The Center for Southeast Asian Studies (CSEAS), Kyoto University, proudly announces the launch of a Consortium for Southeast Asian Studies in Asia (SEASIA).

Over the past few decades, in tandem with ever-deepening economic integration and increasing cross-border flows and movements of people, goods, ideas and technologies, a number of leading organizations, communities, and individuals in East Asia (Northeast and Southeast Asia)
have been initiating, cementing and institutionalizing both regional and global linkages and collaborations at the governmental and non-governmental levels, particularly in business, academia and the arts.

Network-style academic cooperation has become de rigueur among area specialists as well. But so far, academic cooperation in the East Asia region has mainly taken the form of bundles of bilateral (or at most trilateral) exchanges and collaboration, involving great expenditure of
time, energy and funds. There are many overlaps in the thematic focus of conferences, symposia and workshops sponsored individually or jointly by area studies institutions. Some of the unintended consequences of this noodle-bowl phenomenon include intellectual fragmentation and segmentation even within one particular topic of “area studies.” Fragmentation and segmentation may actually impede the development of synergistic, inter- and multidisciplinary and comparative approaches to area studies. These are goals and endeavors that are held and pursued in common by all of us scholars who are keen to promote area studies. In an era of budget cuts, it makes more sense for area studies institutions to work together.

[TASKS TO COMPLETE]
1) According to the announcement, what does it make more sense for area studies institutions to do in an era of budget cuts?
2) Recast the entries in the stretch from the line containing "Is hiker (264,902,279,951)" through the end of the entries as a two-column CSV with the columns entry_text and answer. Use one row per entry, put each field in quotation marks, and turn any line breaks into spaces.

[RECORD SET]
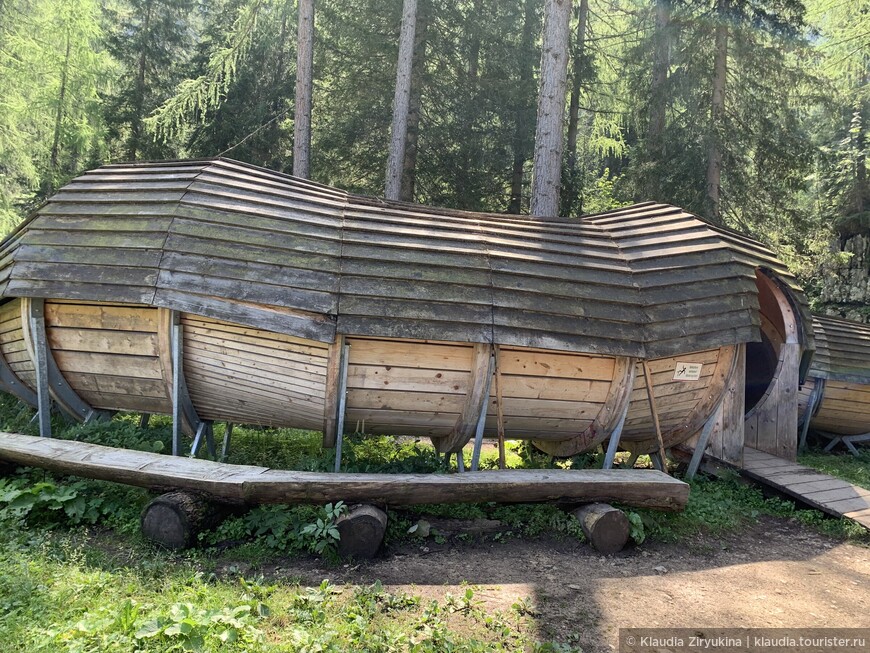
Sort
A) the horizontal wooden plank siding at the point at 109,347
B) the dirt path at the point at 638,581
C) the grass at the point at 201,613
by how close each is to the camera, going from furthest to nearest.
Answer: the horizontal wooden plank siding at the point at 109,347 < the dirt path at the point at 638,581 < the grass at the point at 201,613

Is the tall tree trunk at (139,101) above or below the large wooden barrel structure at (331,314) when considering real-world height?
above

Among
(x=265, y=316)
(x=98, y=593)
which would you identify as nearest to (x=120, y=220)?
(x=265, y=316)

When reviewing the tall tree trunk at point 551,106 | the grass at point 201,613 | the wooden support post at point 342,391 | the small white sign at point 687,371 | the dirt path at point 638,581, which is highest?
the tall tree trunk at point 551,106

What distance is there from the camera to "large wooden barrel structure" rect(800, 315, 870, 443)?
10820mm

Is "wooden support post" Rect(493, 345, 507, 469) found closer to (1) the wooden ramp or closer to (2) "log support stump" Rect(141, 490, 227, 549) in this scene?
(1) the wooden ramp

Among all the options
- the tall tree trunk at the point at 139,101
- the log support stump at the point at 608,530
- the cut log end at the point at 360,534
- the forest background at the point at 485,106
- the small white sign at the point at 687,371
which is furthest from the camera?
the tall tree trunk at the point at 139,101

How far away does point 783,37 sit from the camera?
1370 centimetres

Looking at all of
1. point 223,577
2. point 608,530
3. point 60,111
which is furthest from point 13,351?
point 60,111

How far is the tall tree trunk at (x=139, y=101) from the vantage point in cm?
1820

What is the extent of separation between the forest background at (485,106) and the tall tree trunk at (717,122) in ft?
0.12

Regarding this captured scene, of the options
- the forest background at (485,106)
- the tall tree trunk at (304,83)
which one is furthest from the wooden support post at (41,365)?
the forest background at (485,106)

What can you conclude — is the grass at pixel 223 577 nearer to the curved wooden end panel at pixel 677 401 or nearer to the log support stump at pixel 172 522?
the log support stump at pixel 172 522

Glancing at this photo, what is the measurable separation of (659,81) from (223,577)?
16297 mm

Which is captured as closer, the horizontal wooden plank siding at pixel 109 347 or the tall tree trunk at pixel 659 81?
the horizontal wooden plank siding at pixel 109 347
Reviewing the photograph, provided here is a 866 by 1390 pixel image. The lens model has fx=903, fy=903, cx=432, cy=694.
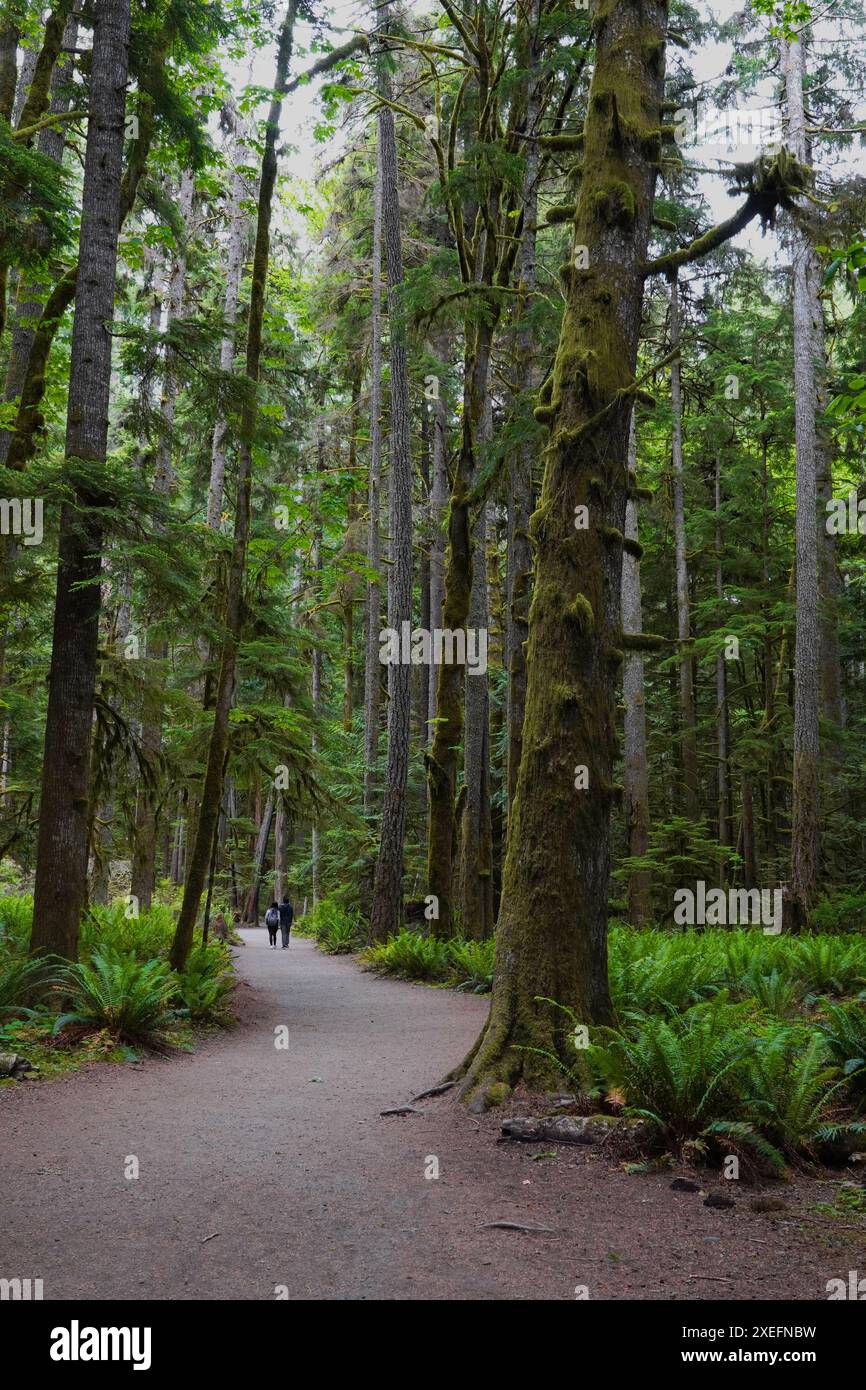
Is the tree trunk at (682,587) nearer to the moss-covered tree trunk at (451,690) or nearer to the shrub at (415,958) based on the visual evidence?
the moss-covered tree trunk at (451,690)

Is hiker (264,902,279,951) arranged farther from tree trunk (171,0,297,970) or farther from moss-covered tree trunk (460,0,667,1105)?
moss-covered tree trunk (460,0,667,1105)

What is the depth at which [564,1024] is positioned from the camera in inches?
247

[SOLUTIONS BELOW]
1) Work together.

2)
entry_text,answer
"Is hiker (264,902,279,951) arranged farther from tree trunk (171,0,297,970) or farther from moss-covered tree trunk (460,0,667,1105)?","moss-covered tree trunk (460,0,667,1105)"
"What is the depth at which [564,1024] is positioned from the camera in inches?","247"